> **WRITTEN REQUEST 1**:
In the article on implementing Poptrie, what size for the first-bits table (the value of s) does the Poptrie paper suggest for the direct pointing optimization?
> **WRITTEN REQUEST 2**:
Pick up the article on implementing Poptrie in Lua and DynASM after its final sentence and continue it in the same style.

> **PAGE TEXT**:
......
Implementing Poptrie in Lua and DynASM

Max Rottenkolber <max@mr.gy>

When routing IP packets it is common to do a longest prefix match (LPM) lookup on the destination address to find a suitable next hop for a packet. Networks are denoted by address prefixes which are matched against the address fields of packets in order to determine where they are headed or where they come from.

Poptrie is a high-performance LPM lookup algorithm designed for general purpose computers. What makes it perform well on regular CPUs you ask? Well, it lays out the look up structure in a way that minimizes memory accesses, which are notoriously slow. If we are to route packets at high speeds in software we need to keep our business in the muffer—otherwise known as the cache.

One reason to choose Poptrie is that it is sufficiently general to work on prefixes of arbitrary lengths. Hence, it is suitable for both IPv4 and IPv6 addresses, unlike say DIR-24-8 which targets prefixes if up to 32 bits exclusively. It would be neat if we can use a single, highly optimized lookup routine for all our routing needs (and possibly other use cases as well).

A rough overview of Poptrie (go read the paper!)

At its heart, Poptrie uses a compressed trie structure to hold the forwarding information base (FIB), which is networking-speak for a mapping from prefixes (keys) to next hops (values). In this compressed trie each node holds edges for the next k = 6 bits of the prefix which in turn point to either child nodes or leaves.

Poptrie nodes are efficiently encoded using a trick based on the popcnt instruction which counts the number of bits set in a bit vector. Each node consists of two base offsets—one into an array of nodes, and another into an array of leaves—as well as two 64‑bit vectors that hold compressed information about the edges of the node. Let us call them the node and the leaf vectors.

Figure 3 from the Poptrie paper showing the encoding of a node.
Figure 3 from the Poptrie paper showing the encoding of a node.

Since k = 6 bits can represent 64 distinct values, each of the vectors has one bit of information for every possible value of the next k‑bit chunk of the prefix. A set bit in the corresponding position of the node vector indicates that the edge points to a node, and the number of bits set up that position indicates the child node’s offset from the node base.

While we could just invert the node vector and then count the set bits to get an offset into the leaves array, we expect the trie to be sparse and leaves to be plenty—a “no match” is represented by a leaf with value zero. A node with a single edge would imply 63 additional zero leaves in the leaves array. Enter leaf compression. In order minimize the size of the leaves array, the leaf vector has bits at the corresponding positions set if the edge points to a leaf, and only if the leaf’s value differs from the value of the preceding leaf. I.e., adjacent identical leaves are deduplicated.

Figure 5 from the Poptrie paper illustrating the direct pointing optimization.
Figure 5 from the Poptrie paper illustrating the direct pointing optimization.

Finally, a direct pointing optimization is prepended to the lookup. It trades off memory space for decreased depth of the trie which translates to reduced branching and pointer chasing. This is the same mechanism as is also employed in DIR-24-8 and DXR. In this scheme an array of size 2^s holds references to the nodes and leaves for the first s bits of prefixes (the Poptrie paper suggests s = 18). In a sense this table of roots allows us to fast forward the lookup to the chunk at s and proceeding with the regular trie search from there.
......
> **SUPPLIED DATA**:

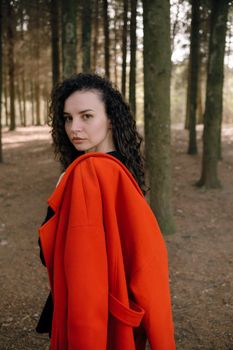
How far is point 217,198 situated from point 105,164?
......
> **RESPONSE 1**:
The Poptrie paper suggests s = 18.

> **RESPONSE 2**:
Structure

Besides the lookup routine there is quite bit of logic required to build the Poptrie lookup structure in the first place. An incremental way of tackling the problem is to first build a simple binary trie to hold the routing information. Following networking-speak (rather inaccurately) our code calls this the RIB (for routing information base). After we built the RIB we can convert it to an equivalent, compressed Poptrie structure, the FIB.

Note that no particular consideration was given towards optimizing either building the RIB or converting it to a FIB because we do not necessarily have to perform these operations in the data-plane. Instead, we make sure that the final FIB that is used for lookups is easily serializable and hence portable. I.e., our Poptrie object constructor can be used to create an empty RIB left for us to populate and convert to a FIB, but we can also do that in a separate process and instantiate it with the resulting binary blobs (node and leaves arrays, and the direct map).

Currently, lib.poptrie has the following interface:

There is currently no interface to remove individual prefixes or even clear the RIB, although there is no particular reason that prevents this from being implemented.

-- Add key/value pair to RIB (intermediary binary trie)
-- key=uint8_t[?], length=uint16_t, value=uint16_t
function Poptrie:add (key, length, value)
   assert(value)
   local function add (node, offset)
      if offset == length then
         node.value = value
      elseif extract(key, offset, 1) == 0 then
         node.left = add(node.left or {}, offset + 1)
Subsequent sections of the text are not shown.